Document section —
Title: 

APD 92501

Significant Decision

Date: 

October 15, 1992

Issues: 

Unavailable

Table of Contents

APD 92501

This appeal arises under the Texas Workers’ Compensation Act of 1989 (1989 Act), TEX. REV. CIV. STAT. ANN. arts. 1.01 through 11.10 (Vernon Supp 1992). On August 18, 1992, a contested case hearing was held in (city), Texas, with (hearing officer) presiding. He found that respondent, claimant herein, had a compensable heart attack and that the appellant, carrier herein, did not properly raise the issue of notice. Carrier asserts that the heart attack was not compensable and that since it raised the question of notice at the benefit review conference (BRC), the hearing officer should have addressed it as an issue at the hearing.

DECISION

Finding that the conclusion of law that claimant suffered a heart attack in the course and scope of employment is supported by sufficient evidence, we affirm that portion of the decision. We reverse and remand based on the determination that no good cause was shown for seeking to add an issue.

Claimant is a truck driver who worked for a (employer) from March 1991 to (date), when hospitalized after having a heart attack. Claimant is 56 years old and has a history of smoking cigarettes, but according to his family physician, Dr. C, has, “(n)o history of chest pain/hypertension/etc. No treatment for any heart related complaints in this office.” He is 5’9″ tall and weighs 180 pounds.

On (date of injury), claimant testified he arrived at the truck yard where he worked at 6:30 a.m. After making a trip, he was told by his dispatcher to change trailers in (city), which he began to do at 11:00. To change trailers, he had to free a pin that held the truck and trailer together and pull the “fifth wheel” down. He stated that the fifth wheel on this rig was “semi-froze.” “You had to get up on the tires, get both hands on it, and put everything you had into it.” But he said that on (date of injury) it didn’t even work that easily. It took him two hours and 15 minutes to change trailers when it normally took 10 to 15 minutes. He described crawling under the truck and jerking and lifting and pulling to try to free the fifth wheel during that period of time. During that time he vomited, but did not have chest pains like those he had the next day when he went to the hospital. His shoulders and arms did feel weak though, and he had trouble breathing, describing this as a tightness in his chest or a smothering feeling. “I had to sit down and rest a while before I could get my feeling back.” He did not go to the doctor that day, but called his wife to meet him and drive him home. That night he complained twice of a tightness in his chest. The next day he felt better and went to work. When he got to his truck, he could see that it had a fuel leak. He was told it was drivable and went to (city) to get loaded. He then drove to a garage near (city) at about 1:30 p.m. where the truck could be repaired. As the truck was being worked on, he got sick, vomiting twice. When the truck was ready, the cashier he paid said that he did not look good, and claimant remarked that his chest hurt. He drove to a drugstore and got Maalox, thinking it might be a reoccurrence of a hiatal hernia he had previously experienced. After he drank some Maalox, he again vomited. He drove to (city) and at a truck stop had a lady there call EMS. He had severe chest pain. At this time he was taken to a hospital in (city) where he was diagnosed as having had a myocardial infarction.

Dataset entries —
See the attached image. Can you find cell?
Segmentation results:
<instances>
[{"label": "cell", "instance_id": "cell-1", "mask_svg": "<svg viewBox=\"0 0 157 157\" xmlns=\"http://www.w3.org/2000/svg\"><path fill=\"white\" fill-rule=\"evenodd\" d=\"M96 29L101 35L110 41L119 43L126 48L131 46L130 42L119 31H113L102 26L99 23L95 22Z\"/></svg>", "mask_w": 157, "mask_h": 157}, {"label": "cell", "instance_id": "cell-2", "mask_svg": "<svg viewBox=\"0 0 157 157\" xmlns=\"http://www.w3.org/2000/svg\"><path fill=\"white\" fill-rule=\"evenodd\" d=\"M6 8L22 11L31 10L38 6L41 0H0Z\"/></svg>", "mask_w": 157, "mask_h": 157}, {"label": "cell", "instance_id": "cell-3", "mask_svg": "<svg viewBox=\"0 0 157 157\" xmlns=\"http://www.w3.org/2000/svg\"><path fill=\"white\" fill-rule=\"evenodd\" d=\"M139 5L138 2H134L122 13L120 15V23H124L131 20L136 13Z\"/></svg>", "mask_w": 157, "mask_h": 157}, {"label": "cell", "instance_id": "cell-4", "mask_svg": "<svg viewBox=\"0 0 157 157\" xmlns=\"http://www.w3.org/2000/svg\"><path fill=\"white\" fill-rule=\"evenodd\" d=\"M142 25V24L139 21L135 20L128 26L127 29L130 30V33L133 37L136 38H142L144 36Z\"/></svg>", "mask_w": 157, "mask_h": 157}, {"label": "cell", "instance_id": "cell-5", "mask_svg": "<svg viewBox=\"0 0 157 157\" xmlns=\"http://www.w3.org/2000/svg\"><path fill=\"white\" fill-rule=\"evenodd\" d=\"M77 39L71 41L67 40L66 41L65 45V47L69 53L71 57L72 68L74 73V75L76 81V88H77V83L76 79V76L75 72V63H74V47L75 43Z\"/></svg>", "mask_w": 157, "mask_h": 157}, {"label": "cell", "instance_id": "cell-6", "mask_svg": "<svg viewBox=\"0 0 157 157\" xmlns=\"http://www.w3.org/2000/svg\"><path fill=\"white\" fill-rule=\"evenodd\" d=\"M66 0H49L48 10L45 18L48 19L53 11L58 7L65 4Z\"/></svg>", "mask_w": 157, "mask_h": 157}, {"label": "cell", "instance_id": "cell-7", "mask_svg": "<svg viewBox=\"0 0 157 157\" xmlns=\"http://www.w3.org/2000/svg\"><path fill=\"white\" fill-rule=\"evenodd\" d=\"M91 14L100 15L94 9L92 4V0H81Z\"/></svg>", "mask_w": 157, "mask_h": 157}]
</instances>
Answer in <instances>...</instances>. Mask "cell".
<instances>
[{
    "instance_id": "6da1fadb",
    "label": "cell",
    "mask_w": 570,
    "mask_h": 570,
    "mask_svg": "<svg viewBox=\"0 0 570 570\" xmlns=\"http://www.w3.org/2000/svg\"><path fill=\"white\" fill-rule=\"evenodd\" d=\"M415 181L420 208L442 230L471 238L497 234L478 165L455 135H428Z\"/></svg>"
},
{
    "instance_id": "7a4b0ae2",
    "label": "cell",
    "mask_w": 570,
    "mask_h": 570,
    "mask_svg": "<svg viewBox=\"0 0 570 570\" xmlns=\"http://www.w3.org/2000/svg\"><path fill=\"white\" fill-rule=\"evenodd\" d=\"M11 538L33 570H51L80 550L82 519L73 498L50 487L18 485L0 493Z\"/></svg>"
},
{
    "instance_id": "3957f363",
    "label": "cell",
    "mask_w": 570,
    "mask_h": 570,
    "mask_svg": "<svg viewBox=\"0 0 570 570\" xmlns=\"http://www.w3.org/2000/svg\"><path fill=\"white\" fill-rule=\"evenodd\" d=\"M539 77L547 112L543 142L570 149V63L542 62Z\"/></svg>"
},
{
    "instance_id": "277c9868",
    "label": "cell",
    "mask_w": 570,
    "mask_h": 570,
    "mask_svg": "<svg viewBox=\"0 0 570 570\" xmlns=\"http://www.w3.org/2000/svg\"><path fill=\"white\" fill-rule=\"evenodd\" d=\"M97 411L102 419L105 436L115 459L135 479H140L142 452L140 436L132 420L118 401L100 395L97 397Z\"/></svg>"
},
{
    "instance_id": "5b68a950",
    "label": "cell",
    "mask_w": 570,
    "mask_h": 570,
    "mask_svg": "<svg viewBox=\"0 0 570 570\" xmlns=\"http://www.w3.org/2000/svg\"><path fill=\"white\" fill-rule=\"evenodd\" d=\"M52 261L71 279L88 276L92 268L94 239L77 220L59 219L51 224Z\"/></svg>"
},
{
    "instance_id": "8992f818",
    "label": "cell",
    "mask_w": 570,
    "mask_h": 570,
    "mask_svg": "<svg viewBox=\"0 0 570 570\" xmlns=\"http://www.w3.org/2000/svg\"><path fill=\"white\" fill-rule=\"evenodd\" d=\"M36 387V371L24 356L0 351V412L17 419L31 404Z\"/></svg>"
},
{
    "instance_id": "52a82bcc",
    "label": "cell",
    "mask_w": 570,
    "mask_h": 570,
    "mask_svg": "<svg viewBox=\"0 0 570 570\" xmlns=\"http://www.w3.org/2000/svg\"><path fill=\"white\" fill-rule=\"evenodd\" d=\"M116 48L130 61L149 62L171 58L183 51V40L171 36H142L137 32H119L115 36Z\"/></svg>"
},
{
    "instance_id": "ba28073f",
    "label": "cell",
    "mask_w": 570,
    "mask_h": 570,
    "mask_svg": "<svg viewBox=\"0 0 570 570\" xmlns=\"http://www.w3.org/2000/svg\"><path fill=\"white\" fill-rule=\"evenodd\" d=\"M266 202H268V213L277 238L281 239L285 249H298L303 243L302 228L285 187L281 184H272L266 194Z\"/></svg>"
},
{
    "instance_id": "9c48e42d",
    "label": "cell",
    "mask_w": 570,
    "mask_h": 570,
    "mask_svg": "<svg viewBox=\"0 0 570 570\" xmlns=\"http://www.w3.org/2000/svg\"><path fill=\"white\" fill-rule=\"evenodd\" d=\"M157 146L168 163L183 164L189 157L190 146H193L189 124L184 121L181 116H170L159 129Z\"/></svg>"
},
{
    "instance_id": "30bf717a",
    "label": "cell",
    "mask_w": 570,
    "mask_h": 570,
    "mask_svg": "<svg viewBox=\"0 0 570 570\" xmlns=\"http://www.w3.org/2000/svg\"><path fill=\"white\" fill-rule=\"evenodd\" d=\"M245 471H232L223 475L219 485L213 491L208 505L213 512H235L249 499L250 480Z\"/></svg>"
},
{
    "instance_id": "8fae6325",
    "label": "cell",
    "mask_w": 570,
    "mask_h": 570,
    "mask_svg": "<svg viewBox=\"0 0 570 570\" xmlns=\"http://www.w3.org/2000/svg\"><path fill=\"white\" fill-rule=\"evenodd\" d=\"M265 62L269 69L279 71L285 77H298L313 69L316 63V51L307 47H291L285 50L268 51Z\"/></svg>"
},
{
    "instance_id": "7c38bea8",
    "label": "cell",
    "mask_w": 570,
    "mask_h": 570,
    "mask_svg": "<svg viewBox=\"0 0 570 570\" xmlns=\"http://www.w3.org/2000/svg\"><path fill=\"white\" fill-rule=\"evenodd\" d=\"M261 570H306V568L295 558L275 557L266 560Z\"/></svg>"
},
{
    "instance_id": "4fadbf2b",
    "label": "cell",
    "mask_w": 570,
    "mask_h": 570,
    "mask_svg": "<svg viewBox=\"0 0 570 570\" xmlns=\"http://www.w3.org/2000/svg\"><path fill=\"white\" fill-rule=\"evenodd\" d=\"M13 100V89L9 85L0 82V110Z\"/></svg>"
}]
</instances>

What to produce — Copy the stretch of the appeal decision from "Table of Contents" through "at the hearing." word for word.

Response to this task —
Table of Contents

APD 92501

This appeal arises under the Texas Workers’ Compensation Act of 1989 (1989 Act), TEX. REV. CIV. STAT. ANN. arts. 1.01 through 11.10 (Vernon Supp 1992). On August 18, 1992, a contested case hearing was held in (city), Texas, with (hearing officer) presiding. He found that respondent, claimant herein, had a compensable heart attack and that the appellant, carrier herein, did not properly raise the issue of notice. Carrier asserts that the heart attack was not compensable and that since it raised the question of notice at the benefit review conference (BRC), the hearing officer should have addressed it as an issue at the hearing.